It is not known how long a church has existed in Hunston. It is beyond doubt that a church was in existence there in 1105, for the Victorian History of Sussex records that in that year Robert de Haye, to whom Henry I had given the honour of Halnaker (of which the manor of Hunston formed part), gave the church of Hunston with its lands and tithes to the abbey of Lessay in Normandy, and it remained in the hands of the Abbey’s cell, the Priory of Boxgrove, until the time of the Reformation, upwards of four centuries later.
In the list of Rectors, compiled from records in the Bishop’s Registry and in the British Museum, priests in the time of Henry III are named – that isabout 1250. Records in the Chichester Diocesan Clergy Lists go back to the year 1357, when Richard de Shoreham held the benefice.

Hunston Church is one of the few churches in this country dedicated to St. Leodegar (or Ledger, or Leger, as the name is pronounced and sometimes spelt). This saint was born on the banks of the Rhine about 616 AD. He was ordained and about 651 he became Abbot of the Abbey at Poitiers. About 660 he was consecrated Bishop of Autun. Later becoming involved in the political unrest of the times, he met with much opposition and trouble, and he was finally martyred by beheading in 678. His body is buried at Braine-le-Comte in Burgundy. St Leodegar is portrayed in one of the windows in the chancel of this church.

The patron of the church is now St. John’s College, Cambridge. A Deed of Union united the benefice of the church to that of North Mundham in 1851.
The present church replaced an old church, which had fallen into decay. When, visited by Sir William Burrell in 1776, it consisted of nave, south aisle and chancel. The chancel had been rebuilt by Charles Randell Covert, rector from 1719 to 1759. A drawing and description in the Gentleman’s Magazine for 1792 shows that it still retained a 12th century south door, with chevron moulding, partly mutilated for a modern porch. The nave roof was carried over the south aisle, which had an arcade of three pointed arches on slender round columns, and a west window of two lancet lights. The west wall had a plain rectangular door, and no windows; there were two clumsy modern buttresses against it. The church was then said to be `in so decayed a state that its utter ruin seems unavoidable before long’. This description is supported by that given by Mr R.H. Nibbs in his book “Churches of Sussex” published in 1851.

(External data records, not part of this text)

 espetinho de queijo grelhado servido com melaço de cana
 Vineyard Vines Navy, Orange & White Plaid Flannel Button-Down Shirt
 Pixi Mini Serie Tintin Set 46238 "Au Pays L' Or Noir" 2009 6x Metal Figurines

Following a vestry meeting held in February 1885, the pulling down of the old church was begun on 25th March 1885. The present church was built on the same site and completed within six months. It
was designed in the Early English (13th century) style by Sir A.W. Blomfield, a well-known church architect of that time and a specialist in modern Gothic. It was consecrated by Bishop Durnford on 22 October 1885. The cost was £4,500 and the money was found by the Rector, the Revd. J.C.B. Fletcher and other members of the Fletcher family.
It is a point of interest that the north wall of the new church is built in the position occupied by the north wall of the old church. As there is now no south aisle, the new church is now narrower than the old; and the vaults that were formerly in the south aisle are now outside the church.

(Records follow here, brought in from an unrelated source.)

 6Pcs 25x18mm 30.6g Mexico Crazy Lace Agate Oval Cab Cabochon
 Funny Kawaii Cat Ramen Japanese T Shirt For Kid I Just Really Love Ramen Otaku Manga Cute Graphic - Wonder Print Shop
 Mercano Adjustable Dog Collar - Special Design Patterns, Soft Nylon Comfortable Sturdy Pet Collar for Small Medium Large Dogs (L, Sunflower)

The church is a stone building and holds about a hundred worshippers. It consists of the nave, chancel, vestry and south porch. At the west end is a turret containing two bells. The chancel arch is very lofty and wide. The Altar is approached from the nave by five steps.  Behind it is the reredos of mosaic, which shows Christ on the cross with St. Mary and St. John on either side, sun and moon darkened and stars falling from heaven. Alpha and Omega are on the outer panels.

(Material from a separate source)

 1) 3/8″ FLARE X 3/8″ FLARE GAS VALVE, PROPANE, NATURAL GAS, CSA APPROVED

The windows are thought to illustrate the Te Deum. Scenes from the life of Jesus are depicted, including the Ascension of ‘the King of Glory’ in the east window. In other windows are representatives of ‘Cherubim and Seraphim’, ‘the glorious company of the apostles’, ‘the goodly fellowship of the Prophets’, ‘the noble army of martyrs’, ‘the holy Church throughout the world’. Sts. Ambrose and Augustine, the supposed authors of the Te Deum are also there. It is interesting to note that the architect has preserved much ancient symbolism in this modern church. For example, the three-fold east window symbolises the Trinity; the font, placed near the entrance of the church, reminds us that it is by baptism that one enters the Church of Christ; the size of the chancel arch and the open chancel beyond, recall to us the destruction of the veil of the Temple and the opening of the way to the father by Jesus; the five steps to the Altar signify his wounds; the two west windows, His two natures; the four steps to the pulpit refer to the four Gospels; the cross, the sign of the Christian faith, placed on the turret, marks the whole building as the place where Christ is worshipped.
There are one or two old things in the church. In the floor between the chancel and vestry lies the tombstone of Robert Adams, a rector of Hunston who died in 1702. Nearby under the altar rails, is a small brass plate to John Playstoo, another rector, who died in 1497. A much later memorial, to members of the Cosens family, who lived in the manor opposite, is fixed to the south wall of the church.
The piece of carved stone incorporated in the piscina on the south side of the sanctuary, was doubtless taken from a former church.